TEXT ZUM DURCHARBEITEN
════
Public-Viewing in einer Kirche
Gespräche über Fußball in ungewöhnlicher Umgebung - und in aller RuheBild: DW/Tatiana Petrenko

Das Spiel Deutschland gegen Ecuador verfolgen Nicolas und sein Vater auf einer Großleinwand. Die Leinwand befindet sich weder in einer Kneipe noch auf einer Fan-Meile. Sie steht in einer Kirche.

Religion und Fußball haben viel gemeinsam

Die Johanneskirche in Köln-Brück ist einer der mehr als 20 evangelischen Kirchen im Raum Köln-Bonn, die sich für die Zeit der WM in Public-Viewing-Orte verwandelt haben. Die Kirche steht offen nicht nur für Gemeindemitglieder, sondern für alle Fans, die Fußballfieber in einem Gotteshaus miterleben möchten.

"Eine Fußballweltmeisterschaft findet in Deutschland einmal in 30 Jahren statt. Die Kirche konnte so ein Event nicht ignorieren", erklärt Pfarrer Martin Garbisch. "Ein Fußballturnier ist ein Fest, jedes Spiel ist mit einer Menge Emotionen verbunden, manchmal sogar mit Euphorie. Wir möchten, dass Gemeindemitglieder solche großen Ereignisse zusammen erleben."

Außerdem hätten Fußball und Religion viel gemeinsam. "Zum Beispiel, viele Jugendliche vergöttern ihre Lieblingsspieler", sagt der Pfarrer. "David Odonkor wird seit dem Deutschland-Polen Spiel sogar Flankengott genannt."
════
GEGEBENE ZEILEN

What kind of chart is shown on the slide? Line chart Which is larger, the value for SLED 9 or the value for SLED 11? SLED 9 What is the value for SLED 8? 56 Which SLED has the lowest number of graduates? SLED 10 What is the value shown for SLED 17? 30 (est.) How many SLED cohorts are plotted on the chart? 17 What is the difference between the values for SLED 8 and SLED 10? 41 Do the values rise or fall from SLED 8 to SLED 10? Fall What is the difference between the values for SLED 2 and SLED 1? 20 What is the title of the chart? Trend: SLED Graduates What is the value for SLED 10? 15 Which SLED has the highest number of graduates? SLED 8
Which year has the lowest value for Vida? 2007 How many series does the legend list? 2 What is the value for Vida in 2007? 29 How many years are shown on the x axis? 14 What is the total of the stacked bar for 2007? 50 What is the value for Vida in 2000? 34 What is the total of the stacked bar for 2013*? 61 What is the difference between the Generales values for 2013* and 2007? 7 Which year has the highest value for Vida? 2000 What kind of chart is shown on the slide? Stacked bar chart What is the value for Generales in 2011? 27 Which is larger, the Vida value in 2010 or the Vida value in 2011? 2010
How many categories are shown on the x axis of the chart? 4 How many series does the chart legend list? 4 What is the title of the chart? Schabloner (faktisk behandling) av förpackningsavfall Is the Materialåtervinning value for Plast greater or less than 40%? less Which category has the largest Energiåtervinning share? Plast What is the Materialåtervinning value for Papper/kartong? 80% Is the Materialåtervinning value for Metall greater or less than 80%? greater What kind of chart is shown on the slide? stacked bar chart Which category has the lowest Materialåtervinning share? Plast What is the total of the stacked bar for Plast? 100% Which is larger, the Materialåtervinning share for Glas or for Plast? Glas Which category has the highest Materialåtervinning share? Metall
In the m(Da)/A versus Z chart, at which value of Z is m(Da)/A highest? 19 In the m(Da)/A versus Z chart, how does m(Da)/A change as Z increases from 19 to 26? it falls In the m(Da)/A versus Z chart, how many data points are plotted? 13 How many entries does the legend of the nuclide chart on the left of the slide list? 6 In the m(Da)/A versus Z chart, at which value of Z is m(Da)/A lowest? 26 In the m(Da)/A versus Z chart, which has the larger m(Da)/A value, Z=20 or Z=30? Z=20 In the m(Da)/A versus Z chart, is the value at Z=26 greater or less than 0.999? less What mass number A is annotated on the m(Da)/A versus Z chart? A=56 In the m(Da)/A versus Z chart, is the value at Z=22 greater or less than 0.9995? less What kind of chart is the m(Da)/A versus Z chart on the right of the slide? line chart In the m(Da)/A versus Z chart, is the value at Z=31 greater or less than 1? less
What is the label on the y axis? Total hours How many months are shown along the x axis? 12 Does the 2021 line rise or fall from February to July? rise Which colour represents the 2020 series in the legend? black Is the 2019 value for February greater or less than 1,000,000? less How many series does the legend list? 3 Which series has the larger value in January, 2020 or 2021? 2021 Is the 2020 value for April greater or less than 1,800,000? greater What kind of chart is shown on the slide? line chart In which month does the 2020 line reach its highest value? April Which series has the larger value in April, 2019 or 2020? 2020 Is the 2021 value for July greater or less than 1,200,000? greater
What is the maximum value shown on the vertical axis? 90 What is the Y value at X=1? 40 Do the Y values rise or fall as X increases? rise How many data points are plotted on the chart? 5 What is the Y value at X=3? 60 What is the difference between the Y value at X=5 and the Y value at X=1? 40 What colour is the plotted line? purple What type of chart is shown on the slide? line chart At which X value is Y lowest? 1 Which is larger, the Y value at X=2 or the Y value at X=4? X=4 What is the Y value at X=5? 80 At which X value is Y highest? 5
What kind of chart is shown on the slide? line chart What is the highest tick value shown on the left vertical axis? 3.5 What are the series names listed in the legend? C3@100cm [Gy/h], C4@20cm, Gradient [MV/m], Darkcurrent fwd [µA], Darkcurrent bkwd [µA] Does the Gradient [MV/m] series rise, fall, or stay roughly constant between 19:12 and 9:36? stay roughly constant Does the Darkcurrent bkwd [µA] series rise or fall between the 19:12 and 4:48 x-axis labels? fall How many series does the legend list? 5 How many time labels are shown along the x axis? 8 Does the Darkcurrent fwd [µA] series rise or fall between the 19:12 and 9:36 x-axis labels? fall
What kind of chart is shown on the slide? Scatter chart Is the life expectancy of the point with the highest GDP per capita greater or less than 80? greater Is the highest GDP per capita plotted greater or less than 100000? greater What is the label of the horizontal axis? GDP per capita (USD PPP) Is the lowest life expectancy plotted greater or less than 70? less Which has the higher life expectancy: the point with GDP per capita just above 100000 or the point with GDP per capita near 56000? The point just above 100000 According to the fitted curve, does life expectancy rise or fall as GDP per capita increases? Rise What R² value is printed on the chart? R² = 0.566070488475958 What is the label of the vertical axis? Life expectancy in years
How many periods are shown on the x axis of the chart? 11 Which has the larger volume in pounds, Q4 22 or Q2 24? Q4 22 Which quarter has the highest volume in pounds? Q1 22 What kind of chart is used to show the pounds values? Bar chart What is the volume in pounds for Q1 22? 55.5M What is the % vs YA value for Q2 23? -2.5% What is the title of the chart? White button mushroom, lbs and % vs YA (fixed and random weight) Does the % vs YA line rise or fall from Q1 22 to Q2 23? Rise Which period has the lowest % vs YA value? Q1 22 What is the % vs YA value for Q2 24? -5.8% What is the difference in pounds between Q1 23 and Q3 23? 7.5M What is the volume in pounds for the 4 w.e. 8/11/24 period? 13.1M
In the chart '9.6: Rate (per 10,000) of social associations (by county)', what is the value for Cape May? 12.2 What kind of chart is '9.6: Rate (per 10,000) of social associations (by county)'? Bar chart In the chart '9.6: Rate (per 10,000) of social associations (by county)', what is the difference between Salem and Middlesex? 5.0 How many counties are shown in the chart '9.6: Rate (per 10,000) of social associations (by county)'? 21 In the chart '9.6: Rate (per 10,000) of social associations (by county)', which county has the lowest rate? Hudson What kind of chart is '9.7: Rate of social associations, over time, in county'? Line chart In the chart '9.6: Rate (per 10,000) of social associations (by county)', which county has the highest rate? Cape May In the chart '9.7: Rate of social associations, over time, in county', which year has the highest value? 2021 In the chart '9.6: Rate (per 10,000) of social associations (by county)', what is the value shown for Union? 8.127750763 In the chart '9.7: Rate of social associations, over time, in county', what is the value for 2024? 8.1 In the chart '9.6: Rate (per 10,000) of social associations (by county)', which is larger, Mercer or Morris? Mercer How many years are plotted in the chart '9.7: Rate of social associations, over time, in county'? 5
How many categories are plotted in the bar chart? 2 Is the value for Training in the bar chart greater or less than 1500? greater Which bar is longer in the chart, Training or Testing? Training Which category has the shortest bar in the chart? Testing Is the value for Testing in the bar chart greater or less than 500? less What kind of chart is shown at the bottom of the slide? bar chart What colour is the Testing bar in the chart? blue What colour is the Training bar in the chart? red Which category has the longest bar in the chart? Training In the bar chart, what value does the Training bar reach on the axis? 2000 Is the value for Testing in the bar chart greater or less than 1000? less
════
WAS ZU TUN IST
Liefere die Fortsetzung des Texts über das Public-Viewing in der Kölner Kirche, beginnend nach seinem letzten Satz. Die Zeilen sind eigenes Material und gehören nicht zum Text.

ERGEBNIS DER AUFGABE
Nicht nur für Familien

Die Initiative kam bei den Gemeindemitgliedern gut an. Rund 100 Menschen besuchten die Johanneskirche am Tag des Eröffnungsspiels. Zum Spiel Deutschland gegen Ecuador erschienen sogar noch mehr Besucher. "Wir haben mit so einem Publikumsandrang nicht gerechnet, weil das Spiel heute noch vor dem Feierabend anfängt", wundert sich Garbisch.

Den 37-jährigen Steffan hat ein Freund in die Kirche mitgebracht. "Ich bin aus Neugier gekommen. Ein Kumpel hat mir erzählt, in Johanneskirche gebe es Public Viewing. Ich dachte mir: interessant!" sagt Steffan. "Ich habe die Spiele bereits an vielen Orten geguckt – im Stadion, in einer Kneipe, am Heumarkt in Köln. Aber eine Kirche ist 'was Besonderes."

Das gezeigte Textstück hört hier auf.